Sherwin Wu, Head of Engineering for OpenAI’s API and Developer Platform, on how engineering is changing at the world’s most AI-native company — from coding statistics to agent fleet management to what builders should prioritise as models keep improving.


Key ideas

  • Codex at OpenAI. 95% of engineers use Codex daily; 100% of all pull requests are reviewed by Codex. Engineers using Codex open 70% more PRs than those who don’t, and the gap keeps growing.
  • Wizard managers. Software engineers are becoming managers of agent fleets — running 10–20 parallel Codex threads simultaneously. The SICP “sorcerer’s apprentice” analogy applies: enormous power, but steering matters as much as summoning.
  • Don’t follow customers in fast-moving AI. “The models eat your scaffolding for breakfast” — the field moves faster than customer feedback loops. Build for where models are going, not where they are.
  • Removing the escape hatch. An internal OpenAI team maintains a 100% Codex-written codebase, no manual fallback. The constraint forces explicit context-encoding — documentation, code comments, CLAUDE.md files — that solves the underlying agent-steering problem.
  • Second-order B2B SaaS boom. The one-person billion-dollar startup creates demand for hundreds of bespoke supporting tools; smaller software shops currently filling enterprise niches will be disrupted, but the long tail of B2B SaaS is a golden age.

Engineering at OpenAI

Sherwin’s team builds the API and developer platform — the infrastructure that essentially every AI startup relies on. This gives him an unusually broad view of how companies are (and aren’t) deploying AI effectively.
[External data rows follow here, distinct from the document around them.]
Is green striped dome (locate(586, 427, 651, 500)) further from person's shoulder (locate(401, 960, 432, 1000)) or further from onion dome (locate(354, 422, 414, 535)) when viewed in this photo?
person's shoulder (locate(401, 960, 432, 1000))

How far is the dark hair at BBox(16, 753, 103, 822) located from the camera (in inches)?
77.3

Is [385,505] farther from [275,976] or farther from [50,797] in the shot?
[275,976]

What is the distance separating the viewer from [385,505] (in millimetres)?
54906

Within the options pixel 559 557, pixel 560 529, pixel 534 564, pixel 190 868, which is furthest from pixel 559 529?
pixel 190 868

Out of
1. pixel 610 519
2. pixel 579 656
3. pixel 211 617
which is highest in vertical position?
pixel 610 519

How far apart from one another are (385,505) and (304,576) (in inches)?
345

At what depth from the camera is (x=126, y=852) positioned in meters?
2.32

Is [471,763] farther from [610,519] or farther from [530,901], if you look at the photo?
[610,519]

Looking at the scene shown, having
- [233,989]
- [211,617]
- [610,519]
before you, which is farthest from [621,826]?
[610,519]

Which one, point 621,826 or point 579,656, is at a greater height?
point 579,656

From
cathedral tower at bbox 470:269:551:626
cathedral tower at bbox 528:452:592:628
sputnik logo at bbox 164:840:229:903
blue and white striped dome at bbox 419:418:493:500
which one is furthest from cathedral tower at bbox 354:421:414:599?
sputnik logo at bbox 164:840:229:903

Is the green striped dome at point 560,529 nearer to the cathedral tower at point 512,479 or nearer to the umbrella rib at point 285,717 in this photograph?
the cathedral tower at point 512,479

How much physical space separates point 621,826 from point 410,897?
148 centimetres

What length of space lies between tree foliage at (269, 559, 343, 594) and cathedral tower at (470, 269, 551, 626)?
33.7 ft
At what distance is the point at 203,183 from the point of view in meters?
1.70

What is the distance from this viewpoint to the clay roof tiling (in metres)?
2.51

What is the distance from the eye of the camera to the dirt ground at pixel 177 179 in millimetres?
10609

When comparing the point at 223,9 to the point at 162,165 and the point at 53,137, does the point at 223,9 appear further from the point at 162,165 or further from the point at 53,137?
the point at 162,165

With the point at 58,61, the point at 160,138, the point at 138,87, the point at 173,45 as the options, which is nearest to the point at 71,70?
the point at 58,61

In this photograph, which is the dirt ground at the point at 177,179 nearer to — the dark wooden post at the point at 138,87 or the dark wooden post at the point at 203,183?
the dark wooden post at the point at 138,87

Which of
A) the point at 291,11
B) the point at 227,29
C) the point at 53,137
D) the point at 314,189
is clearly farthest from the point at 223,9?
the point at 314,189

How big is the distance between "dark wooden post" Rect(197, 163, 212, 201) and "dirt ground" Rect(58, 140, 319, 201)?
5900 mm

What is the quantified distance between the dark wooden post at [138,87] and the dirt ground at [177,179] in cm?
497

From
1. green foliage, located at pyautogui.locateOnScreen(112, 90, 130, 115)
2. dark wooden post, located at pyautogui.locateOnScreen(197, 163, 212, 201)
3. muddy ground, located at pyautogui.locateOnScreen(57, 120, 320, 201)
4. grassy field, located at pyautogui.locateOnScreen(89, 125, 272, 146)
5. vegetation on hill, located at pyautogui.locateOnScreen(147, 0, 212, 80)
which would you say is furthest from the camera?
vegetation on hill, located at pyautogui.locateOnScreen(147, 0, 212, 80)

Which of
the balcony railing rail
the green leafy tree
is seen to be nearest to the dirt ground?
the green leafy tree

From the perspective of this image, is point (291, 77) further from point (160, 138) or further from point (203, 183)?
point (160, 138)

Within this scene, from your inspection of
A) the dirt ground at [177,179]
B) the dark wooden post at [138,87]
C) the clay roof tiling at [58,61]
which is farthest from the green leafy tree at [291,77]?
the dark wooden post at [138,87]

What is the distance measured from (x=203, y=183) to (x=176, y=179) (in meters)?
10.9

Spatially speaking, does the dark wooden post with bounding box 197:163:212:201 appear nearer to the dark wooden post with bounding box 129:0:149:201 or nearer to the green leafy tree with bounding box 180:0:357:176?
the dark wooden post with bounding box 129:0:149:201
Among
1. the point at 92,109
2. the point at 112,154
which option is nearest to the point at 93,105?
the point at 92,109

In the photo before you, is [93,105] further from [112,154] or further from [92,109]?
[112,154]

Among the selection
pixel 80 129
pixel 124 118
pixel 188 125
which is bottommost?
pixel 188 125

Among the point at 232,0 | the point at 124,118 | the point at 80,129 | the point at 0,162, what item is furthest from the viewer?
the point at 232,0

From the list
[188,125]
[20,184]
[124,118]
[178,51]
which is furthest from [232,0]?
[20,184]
At OpenAI internally, Codex has reached saturation: 95% daily active use, 70% PR gap between heavy and light users, and 100% PR review coverage. The key metric Sherwin tracks is not lines of code but PR throughput — a proxy for shipping velocity.


The Sorcerer’s Apprentice Frame

The SICP textbook (written in 1980) described programming as sorcery: software engineers as wizards, programming languages as incantations. Sherwin argues this frame has now materialised literally — engineers are casting spells (prompts) and agents go off and execute tasks. The current moment is the Sorcerer’s Apprentice stage: the hat is on, the brooms are running, but the old sorcerer (mature tooling and practices) hasn’t arrived yet.

The implication: the value of the engineer has shifted from writing code to steering agents. Context, prompt quality, and judgment determine output quality more than raw coding skill.


Building for Where Models Are Going

The most common AI product failure Sherwin observes: building scaffolding for the current model’s limitations. “The models will eat your scaffolding for breakfast” — by the time a product ships, the model has improved past the limitation the scaffolding was designed to compensate for.

The corollary: listen to the model roadmap, not just the customer. In fast-moving AI, customer feedback loops operate at a slower cadence than the underlying capability curve.